@ElisUKIT wrote:
For the failover between the two controllers was done by unplugging the LMS from the network, which failed all APs to the BackupLMS without any issue. This is not what I am questioning. GOOD
There is no direct link between the LMS and Backup LMS, as we are moving to Layer 3 across 2 sites GOOD
When the AP was connected to the BackupLMS as were another 184 across the country, it then had its Ethernet cable pulled and put back in. This is when it hung. The 184 had no issues, as they did not need to discover the controller.
"it then had its Ethernet cable pulled and put back in. This is when it hung" - Are you saying that the AP had its ethernet cable pulled and plugged back in? If that is the case, the AP completely power cycles and starts the master disvoery (aruba-master) all over again. It does not move to the second controller, because the lms-ip and backup lms is not saved across reboots. If you want cold-boot discovery, you should put two ip addresses into the a-record for aruba-master, so it can discover both ip addresses. Here is how that would work:
AP boots up cold, resolves aruba-master.domain.com and receives two ip addresses, OR if your DNS is configured to do round-robin, it sends one ip address upon first resolution and then a different ip address on a second resolution (turning off round robin on your DNS server would offer the best performance). If the AP receives two ip addresses, it will attempt to reach the first ip address and then attempt to reach the second if the first controller doesn't respond. If it reaches the backup controller, it will receive its lms-ip and backup lms-ip. It will then attempt to reach the first controller that is down, and if it doesn't answer (because it is down), it will then attempt to reach the second controller.
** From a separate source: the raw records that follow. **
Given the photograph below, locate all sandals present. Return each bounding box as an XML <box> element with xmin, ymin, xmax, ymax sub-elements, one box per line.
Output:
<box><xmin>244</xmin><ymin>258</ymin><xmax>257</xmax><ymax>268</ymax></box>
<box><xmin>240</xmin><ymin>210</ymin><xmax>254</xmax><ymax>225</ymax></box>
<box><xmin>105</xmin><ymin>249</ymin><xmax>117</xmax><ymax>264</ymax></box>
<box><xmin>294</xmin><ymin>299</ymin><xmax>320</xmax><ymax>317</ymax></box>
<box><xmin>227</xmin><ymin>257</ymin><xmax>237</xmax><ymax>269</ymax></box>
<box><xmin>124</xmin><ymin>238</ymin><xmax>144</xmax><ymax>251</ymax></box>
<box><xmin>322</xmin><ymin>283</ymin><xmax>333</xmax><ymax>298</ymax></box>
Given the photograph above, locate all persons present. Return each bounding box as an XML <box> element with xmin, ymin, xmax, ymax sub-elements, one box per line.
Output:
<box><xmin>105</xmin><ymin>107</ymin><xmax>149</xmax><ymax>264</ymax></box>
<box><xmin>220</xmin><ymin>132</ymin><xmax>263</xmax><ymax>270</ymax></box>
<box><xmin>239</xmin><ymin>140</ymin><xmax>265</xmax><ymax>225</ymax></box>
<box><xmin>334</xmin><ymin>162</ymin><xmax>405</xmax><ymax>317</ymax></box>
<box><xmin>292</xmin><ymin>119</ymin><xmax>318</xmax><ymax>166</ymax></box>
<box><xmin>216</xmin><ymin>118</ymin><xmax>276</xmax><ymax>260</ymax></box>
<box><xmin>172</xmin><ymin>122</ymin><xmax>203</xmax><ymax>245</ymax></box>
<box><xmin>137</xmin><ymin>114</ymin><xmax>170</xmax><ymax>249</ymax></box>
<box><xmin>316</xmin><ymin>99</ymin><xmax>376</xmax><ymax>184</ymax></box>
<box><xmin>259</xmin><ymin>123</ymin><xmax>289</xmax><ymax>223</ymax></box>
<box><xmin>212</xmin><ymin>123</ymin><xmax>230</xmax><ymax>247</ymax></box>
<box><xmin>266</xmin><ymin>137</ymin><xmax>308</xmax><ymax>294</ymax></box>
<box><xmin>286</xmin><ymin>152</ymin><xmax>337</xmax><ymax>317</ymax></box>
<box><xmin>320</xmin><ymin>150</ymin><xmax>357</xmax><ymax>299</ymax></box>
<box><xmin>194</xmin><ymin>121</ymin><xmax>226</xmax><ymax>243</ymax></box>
Big picture, failing over access points to a second datacenter is typically a last resort. Controllers don't fail often, so you should just put two at the same site and point aruba-master to the vrrp between them. If you have network problems at a site, frequently that same problem will prevent access points from reaching the controller at the backup site. If the access points do reach the controller at the backup site, all cllients will have to receive different ip addresses, which will disconnect their applications. In addition, if connectivity to the remote site is not good, your clients, in addition to having to reconnect their applications, will have poor performance. Having a second controller in a VRRP configuration to backup the first controller at the primary site provides the best failover performance (no application restarts) and performance will continue to be like it was in the first place (sometimes your users won't even notice). It also offers you the opportunity to swap out a controller at the primary site during production if there is a hardware failure, etc without disturbing your users. If you need to provide a backup controller at a second site, you can do that as well.